When buying my ticket previous to this event, the Jazz Cafe website stated: ‘It is very difficult to put into words the significance and stature of an individual like Fela Kuti’, I was dubious as to, if at all,  how well it could be done. Bukky Leo however promised to bring this monumental music to life with the help of the all-star ‘Black Egypt’. 

     Having been originally picked up playing saxophone on the streets of Lagos, by drummer legend Tony Allen. Bukky Leo became renowned in the acid jazz scene, playing globally, Lagos to London becoming undoubtedly one of the most important afrobeat musicians alive. Bukky Leo, is a rare musician that has had the honour of playing in ‘Africa 70’ with afrobeat innovator Feta Kuti himself.

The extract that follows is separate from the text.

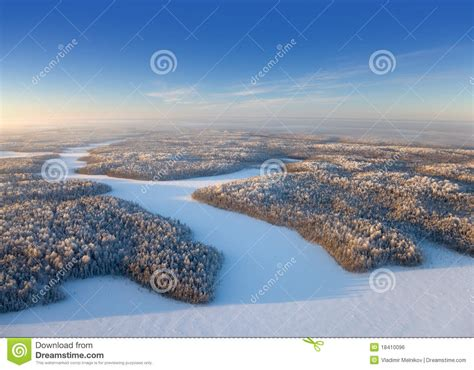 frosty forest royalty free stock top view forest plain in a frosty day royalty free stock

    Upon arrival, the Jazz Cafe had set an afro-aesthetic mood, with soft dim lights of yellows and reds. The Dj from ‘Open The Gate’s' Fenomeno started the evening with some easy swaying roots reggae, gradually adding more afro-beats/jazz tunes as the venue packed out. The varying demographic in the audience all looked intent and ready for the night ahead, most of us having missed out on the original date two weeks previous, of which quickly sold out, prompting the addition of a new date.

    With nearly each member of the audience in motion, the band took to the stage, and jumped head first into their set, stopping only after the second song to introduce the stage. Each member receiving a warm welcome, some familiar faces also, such as Kishon Khan on keys, renowned British jazz pianist, composer, arranger and producer. Kishon Khan the previous week had given a seminar in ‘The School of Oriental and African studies’, SOAS, on the rhythmic and melodic foundations of Cuban music, whilst also promoting his position in the Black Egypts. Mark Crown on trumpet has also been seen playing with a variety of pop and reggae artists, most recently touring with rudimental. 

    The band played full length songs in tribute to Fela Kuti among some originals from Bukky and the Black Egypts. The energy emanating from the performance clearly engulfed the entire room that seemed almost hypnotised into a dance trance by the music on stage. A personal highlight was Bukky Leo’s rendition of ‘Shuffering and Shmiling’ by Fela. Playing the piece for over nine minutes for me it became nostalgic of every Fela album I’v spent hours listening too. Bukky Leo and the Black Egypts harnessed the magic and talent created by Flea Kuti and managed to bring that magic to the people in the Jazz Cafe that Sunday night. 

    Bukky and the Black Egypts played numerous Fela pieces and embellished the whole set with similarly complex and lengthy solos, of which truly gave the brass section of the band their time to shine. With Trevor Edwards on trombone, Mark Crown on the trumpet and of corse Bukky Leo on saxophone, the audience was truly felt elevated to original days of Fela and afrobeat, therefore making the celebration of Kuti a tremendous success. The solos from each member brought the jazz, with the on going groove being carried throughout by Richard Tunde Baker on percussion, Saleem Rahmaan on drums, Phill Dawson on Electric Guitar, and Yeukai CheMin and others on the distinctive chanting backing vocals so easily recognisable with afrobeat and Fela Kuti. 

     The endless toe tapping groove came to an end, the band rapped up and finished their set. The enormity of the songs they played that evening echoed around the Jazz Cafe as people applauded until every member had left the stage. Bukky Leo being the first musician I had personally seen that had played in the past with Fela I left the venue feeling honoured and elated.

     The most recent collaboration of Bukky Leo and the Black Egypts is their album released in 2012 entitled ‘Anarchy’, one can also refer to the multitudes of work that Fela Kuti left in the world for more afrobeat. Furthermore don’t hesitate to look up the catalogues of each player within the band, as together they cover a multitude of amazing work and fabulous music.